In this work, we focus on different classes of linear subspace codes with a view to proving the conjectured upper bound for them as well as characterizing the maximal cases. We study connections of linear codes with lattices and a few combinatorial objects.

Binary linear block codes and linear subspace codes are subspaces of a finite vector space over $\mathbb{F}_2$. We identify common features in their structures and prove analogous results for subspace codes including the Union-Intersection theorem.

We investigate a class of linear subspace codes which are closed under intersection and show that these codes are equivalent to codes derived from a partition of a linearly independent set. The set of indecomposable codewords in a linear code closed under intersection is proved to generate the code. We verify the conjectured upper bound of $2^n$ for this class of linear codes and show that the maximal codes are essentially codes derived from a fixed basis. We prove linear codes that are sublattices of the projective lattice are precisely those closed under intersection. The sublattice is geometric distributive. We also give an alternate definition of codes derived from a fixed basis and prove that it is equivalent to the one presented in the existing literature.

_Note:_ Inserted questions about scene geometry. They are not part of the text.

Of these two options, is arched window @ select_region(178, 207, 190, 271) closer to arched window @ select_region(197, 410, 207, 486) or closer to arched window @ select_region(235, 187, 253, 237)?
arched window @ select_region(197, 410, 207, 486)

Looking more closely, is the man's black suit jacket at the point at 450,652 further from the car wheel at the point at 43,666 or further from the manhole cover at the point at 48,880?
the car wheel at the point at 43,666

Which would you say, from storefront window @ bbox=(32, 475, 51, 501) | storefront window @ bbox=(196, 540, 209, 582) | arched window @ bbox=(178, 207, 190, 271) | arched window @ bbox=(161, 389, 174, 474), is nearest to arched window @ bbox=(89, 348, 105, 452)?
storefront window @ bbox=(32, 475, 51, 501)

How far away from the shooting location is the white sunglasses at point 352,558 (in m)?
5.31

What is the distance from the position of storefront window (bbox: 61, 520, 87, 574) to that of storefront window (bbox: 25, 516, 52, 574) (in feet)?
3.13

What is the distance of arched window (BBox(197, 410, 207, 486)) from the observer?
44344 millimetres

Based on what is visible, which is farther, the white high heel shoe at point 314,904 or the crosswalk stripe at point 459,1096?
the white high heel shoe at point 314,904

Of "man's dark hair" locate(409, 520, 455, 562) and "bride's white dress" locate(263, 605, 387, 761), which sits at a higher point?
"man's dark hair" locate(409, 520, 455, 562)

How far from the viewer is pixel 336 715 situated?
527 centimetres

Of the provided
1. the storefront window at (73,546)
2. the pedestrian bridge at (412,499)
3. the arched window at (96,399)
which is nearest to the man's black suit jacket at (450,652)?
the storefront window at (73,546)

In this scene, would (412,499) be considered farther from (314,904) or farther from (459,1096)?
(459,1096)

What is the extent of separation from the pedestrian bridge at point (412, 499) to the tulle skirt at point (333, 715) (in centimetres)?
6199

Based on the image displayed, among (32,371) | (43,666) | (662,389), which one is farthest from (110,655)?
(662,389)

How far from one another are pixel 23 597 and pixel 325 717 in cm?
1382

A code in a projective space is equidistant if the distance between each pair of distinct codewords are equal. A similarity in structure is established between equidistant linear subspace codes and $\lambda$-intersecting families, which are studied in the combinatorics of finite sets. We prove the conjectured bound for equidistant linear codes in $\mathbb{P}_2(n)$ and also determine the extremal case which is shown to be closely related to the Fano plane. Equidistant linear codes attaining maximum cardinality for all values of $n \ge 4$ are constructed. Such constructions are shown as $q$-analogs of a particular class of intersecting families called sunflowers. For positive integer values of $r$, construction of equidistant linear codes in $\mathbb{P}_q(n)$ is shown to be possible from any $(2^r - 1)$-subset of a Grassmannian $\mathcal{G}_q(n, 2k)$ with certain intersecting property. This proves constant distance decouples the translation invariance on the subspace distance metric for linear codes. We generalize linear subspace codes as $L$-intersecting families and give a construction for $|L| = 2$ that attains size $2^n$ with larger minimum distance than codes derived from a fixed basis. The conjectured upper bound is proved to hold for $L$-intersecting codes when $|L| = 2, q = 2$.